• **Problem set**
**a)** Give every learning objective that the Fourier transform lesson lists.
**b)** Transcribe the Fourier transform lesson word for word, starting with "The Concept" and going on through "x[n] * e^(-2*pi*i*k*n/N)".
**c)** Finish out the next part of the Fourier transform lesson, picking up right after its final line.

• **Selected text**
◆ ◆ ◆

← Complex Numbers for AI Graph Theory for Machine Learning →

The Fourier Transform

> Every signal is a sum of sine waves. The Fourier transform tells you which ones.

Type: Build

Language: Python

Prerequisites: Phase 1, Lessons 01-04, 19 (complex numbers)

Time: ~90 minutes

Learning Objectives

Implement the DFT from scratch and verify it against the O(N log N) Cooley-Tukey FFT
Interpret frequency coefficients: extract amplitude, phase, and power spectrum from a signal
Apply the convolution theorem to perform convolution via FFT multiplication
Connect Fourier frequency decomposition to transformer positional encodings and CNN convolution layers

The Problem

An audio recording is a sequence of pressure measurements over time. A stock price is a sequence of values over days. An image is a grid of pixel intensities over space. All of these are data in the time domain (or space domain). You see values changing over some index.

But many patterns are invisible in the time domain. Is this audio signal a pure tone or a chord? Does this stock price have a weekly cycle? Does this image have a repeating texture? These questions are about frequency content, and the time domain hides it.

The Fourier transform converts data from the time domain to the frequency domain. It takes a signal and decomposes it into sine waves of different frequencies. Each sine wave has an amplitude (how strong it is) and a phase (where it starts). The Fourier transform tells you both.

This matters for ML because frequency-domain thinking appears everywhere. Convolutional neural networks perform convolution, which is multiplication in the frequency domain. Transformer positional encodings use frequency decomposition to represent position. Audio models (speech recognition, music generation) operate on spectrograms -- frequency representations of sound. Time series models look for periodic patterns. Understanding the Fourier transform gives you the vocabulary to work with all of these.

The Concept

The DFT definition

Given N samples x[0], x[1], ..., x[N-1], the Discrete Fourier Transform produces N frequency coefficients X[0], X[1], ..., X[N-1]:

X[k] = sum_{n=0}^{N-1} x[n] * e^(-2*pi*i*k*n/N)

◆ ◆ ◆

• **Source material**
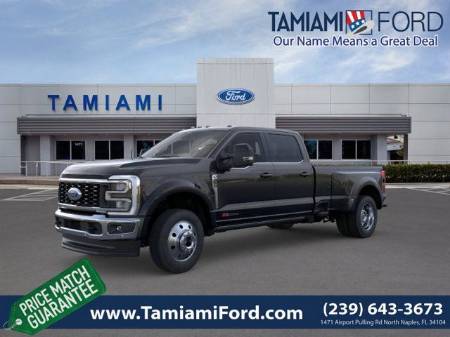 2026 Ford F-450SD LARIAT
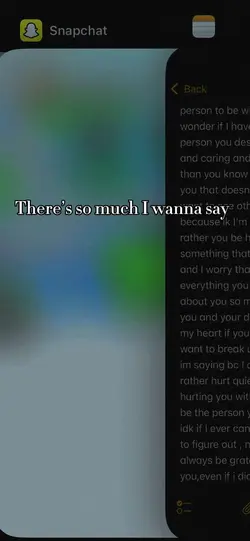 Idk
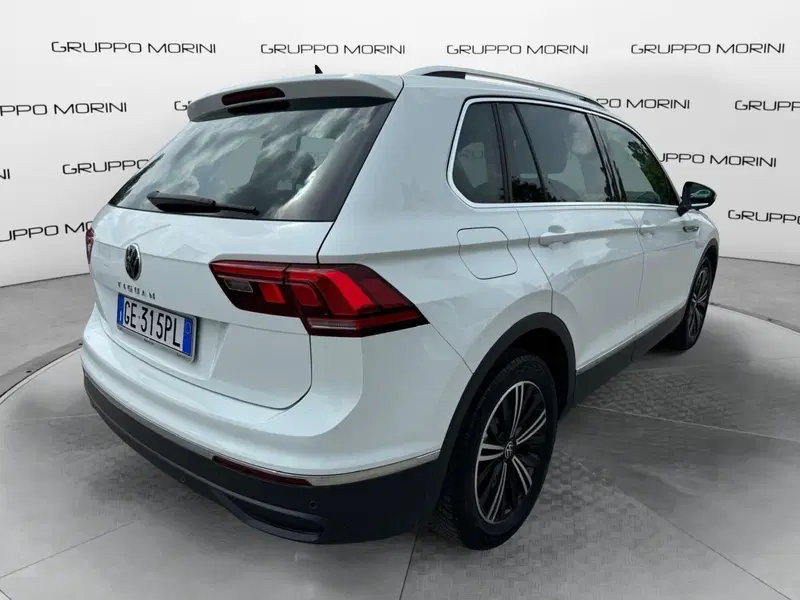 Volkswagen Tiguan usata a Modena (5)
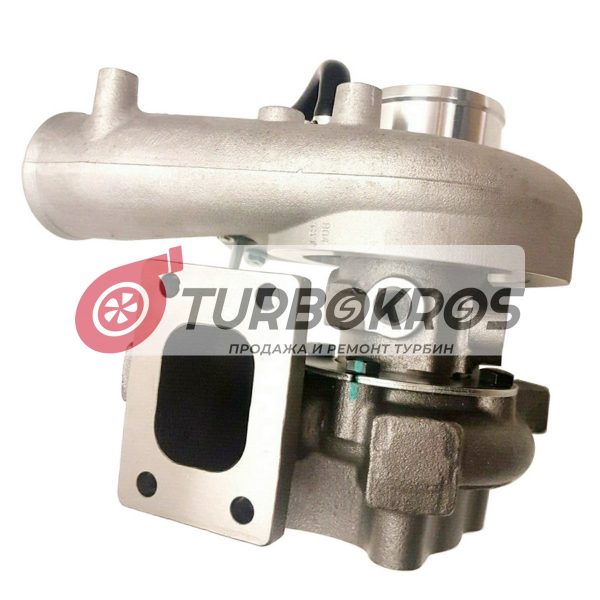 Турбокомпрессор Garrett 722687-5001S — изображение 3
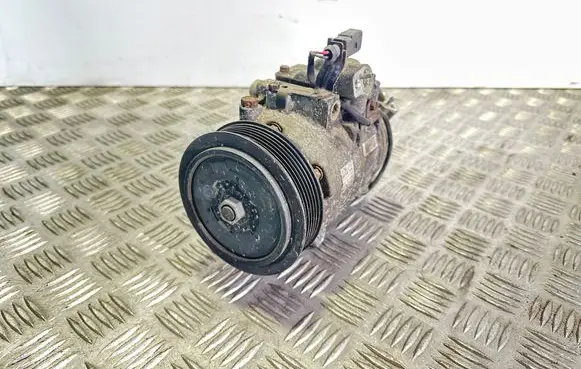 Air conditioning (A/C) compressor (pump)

◆ ◆ ◆

• **Solved tasks**
**a)**
- Implement the DFT from scratch and verify it against the O(N log N) Cooley-Tukey FFT
- Interpret frequency coefficients: extract amplitude, phase, and power spectrum from a signal
- Apply the convolution theorem to perform convolution via FFT multiplication
- Connect Fourier frequency decomposition to transformer positional encodings and CNN convolution layers

**b)**
The Concept

The DFT definition

Given N samples x[0], x[1], ..., x[N-1], the Discrete Fourier Transform produces N frequency coefficients X[0], X[1], ..., X[N-1]:

X[k] = sum_{n=0}^{N-1} x[n] * e^(-2*pi*i*k*n/N)

**c)**
for k = 0, 1, ..., N-1

Each X[k] is a complex number. Its magnitude |X[k]| tells you the amplitude of frequency k. Its phase angle(X[k]) tells you the phase offset of that frequency.

The key insight: e^(-2*pi*i*k*n/N) is a rotating phasor at frequency k. The DFT computes the correlation between the signal and each of N equally-spaced frequencies. If the signal contains energy at frequency k, the correlation is large. If not, it is near zero.

What each coefficient means

X[0]: the DC component. This is the sum of all samples -- proportional to the mean. It represents the constant (zero-frequency) offset of the signal.

X[0] = sum_{n=0}^{N-1} x[n] * e^0 = sum of all samples

X[k] for 1 <= k <= N/2: positive frequencies. X[k] represents frequency k cycles per N samples. Higher k means higher frequency (faster oscillation).

X[N/2]: the Nyquist frequency. The highest frequency you can represent with N samples. Above this, you get aliasing -- high frequencies masquerading as low ones.

X[k] for N/2 < k < N: negative frequencies. For real-valued signals, X[N-k] = conj(X[k]). The negative frequencies are mirror images of the positive ones. This is why the useful information is in the first N/2 + 1 coefficients.

Inverse DFT

The inverse DFT reconstructs the original signal from its frequency coefficients:

x[n] = (1/N) * sum_{k=0}^{N-1} X[k] * e^(2*pi*i*k*n/N)

for n = 0, 1, ..., N-1

The only differences from the forward DFT: the sign in the exponent is positive (not negative), and there is a 1/N normalization factor.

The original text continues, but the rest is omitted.